■ **YOUR GOAL**
Starting at the line with "Time of clock at [228,120,256,153]: 1:38" and continuing to the end of the lines, rewrite each one with "clock" changed to "watch" and nothing else altered. Leave out the pictures and give only those lines.

== RECORDS PROVIDED ==

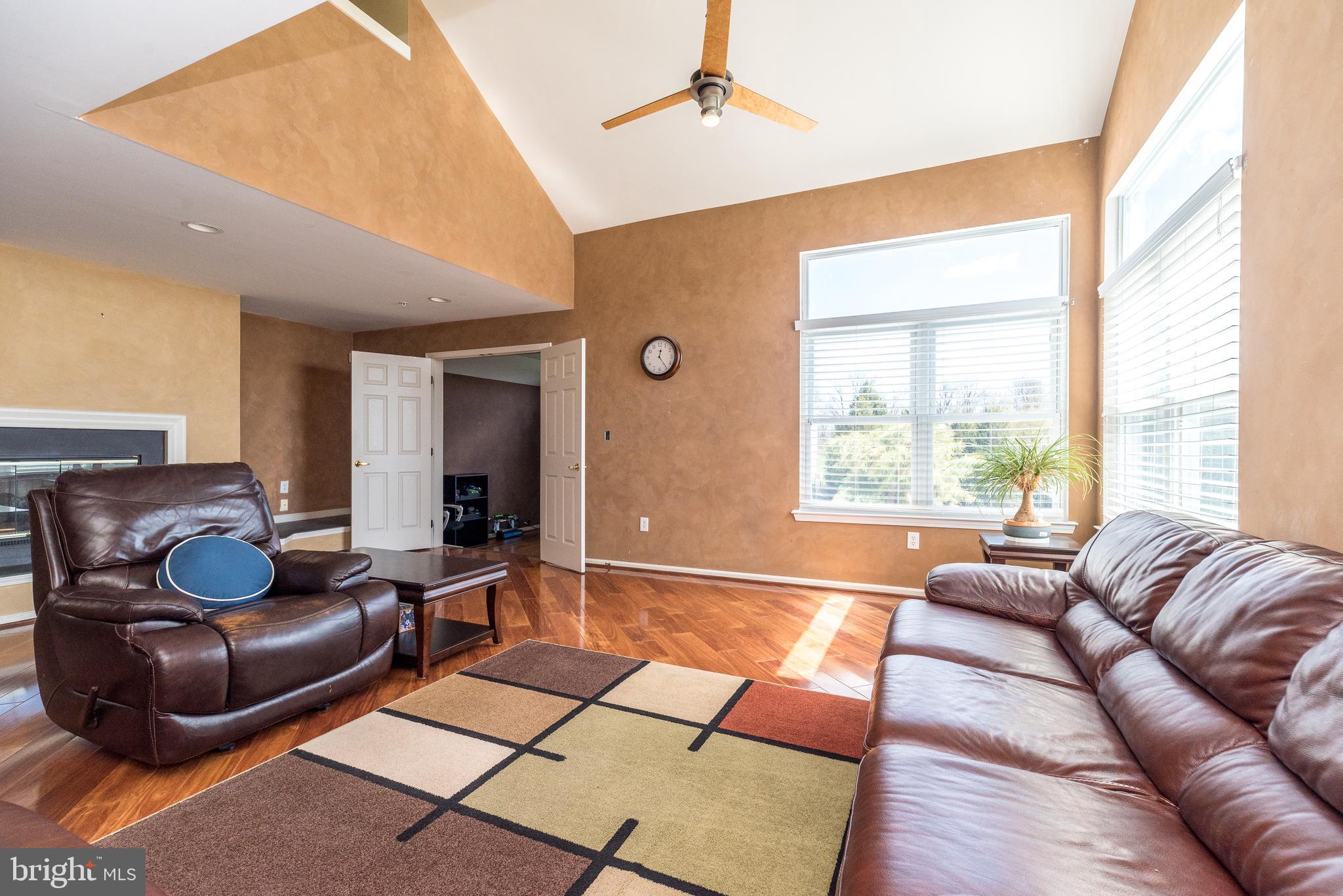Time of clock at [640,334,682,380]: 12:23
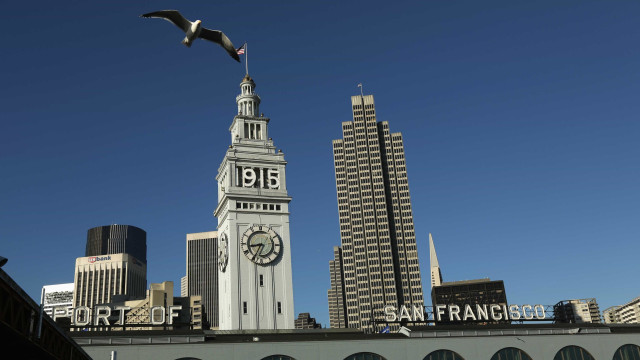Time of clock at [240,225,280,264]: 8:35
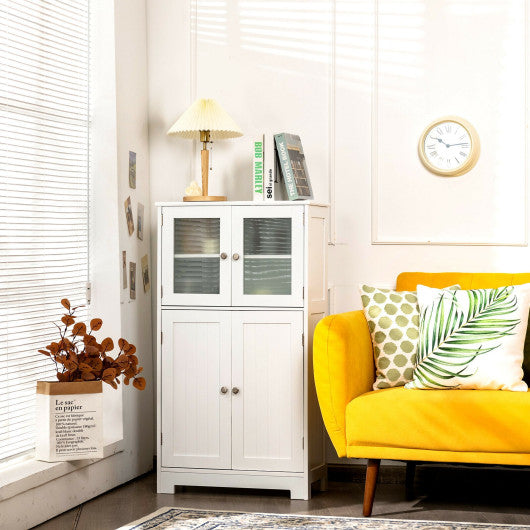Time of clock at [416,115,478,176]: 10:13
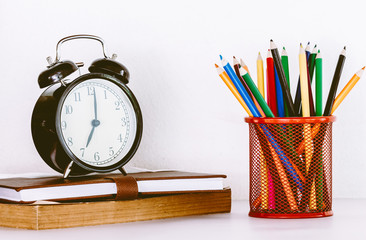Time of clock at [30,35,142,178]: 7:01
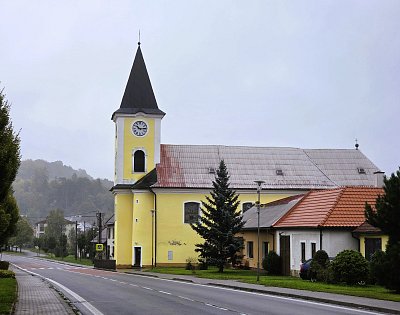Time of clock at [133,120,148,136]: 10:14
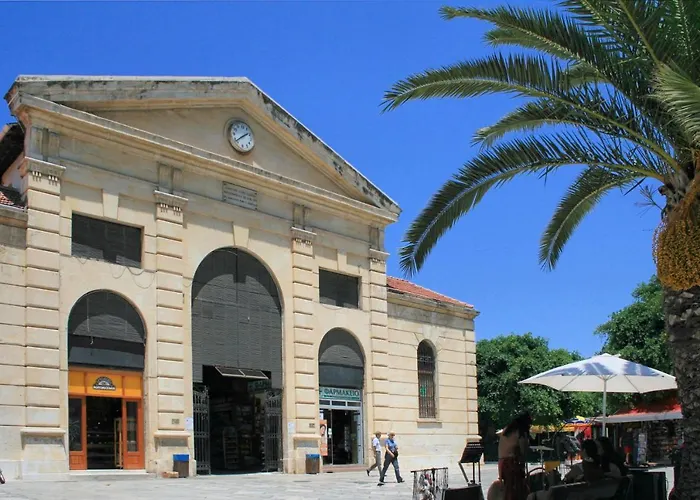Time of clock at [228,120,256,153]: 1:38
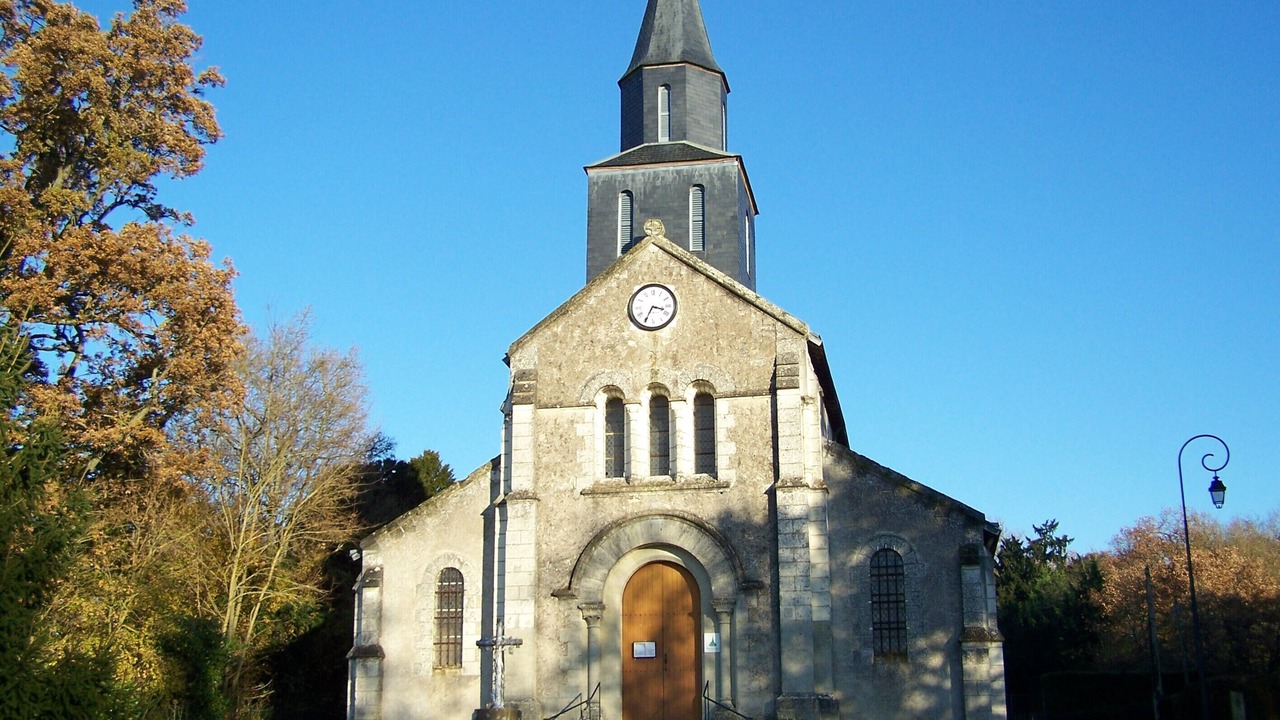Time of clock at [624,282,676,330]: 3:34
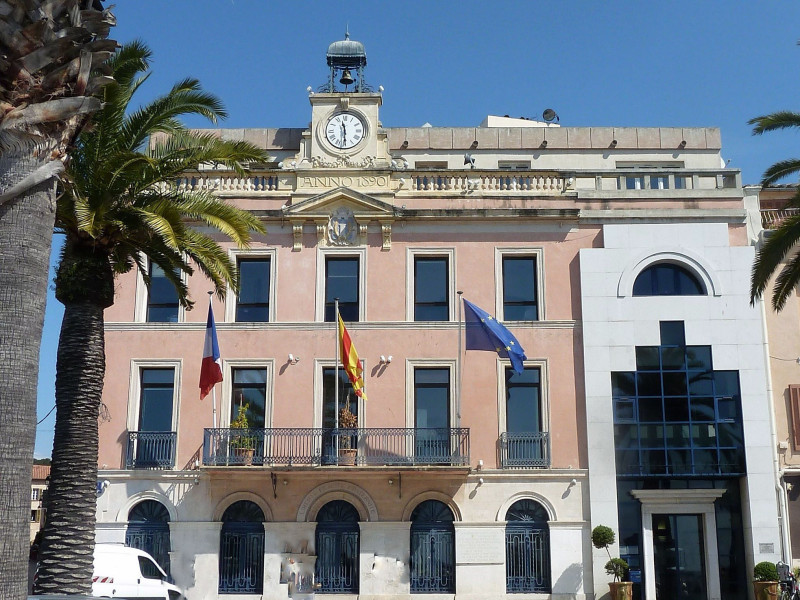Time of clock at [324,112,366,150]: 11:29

===

■ **EXERCISE OUTPUT**
Time of watch at [228,120,256,153]: 1:38
Time of watch at [624,282,676,330]: 3:34
Time of watch at [324,112,366,150]: 11:29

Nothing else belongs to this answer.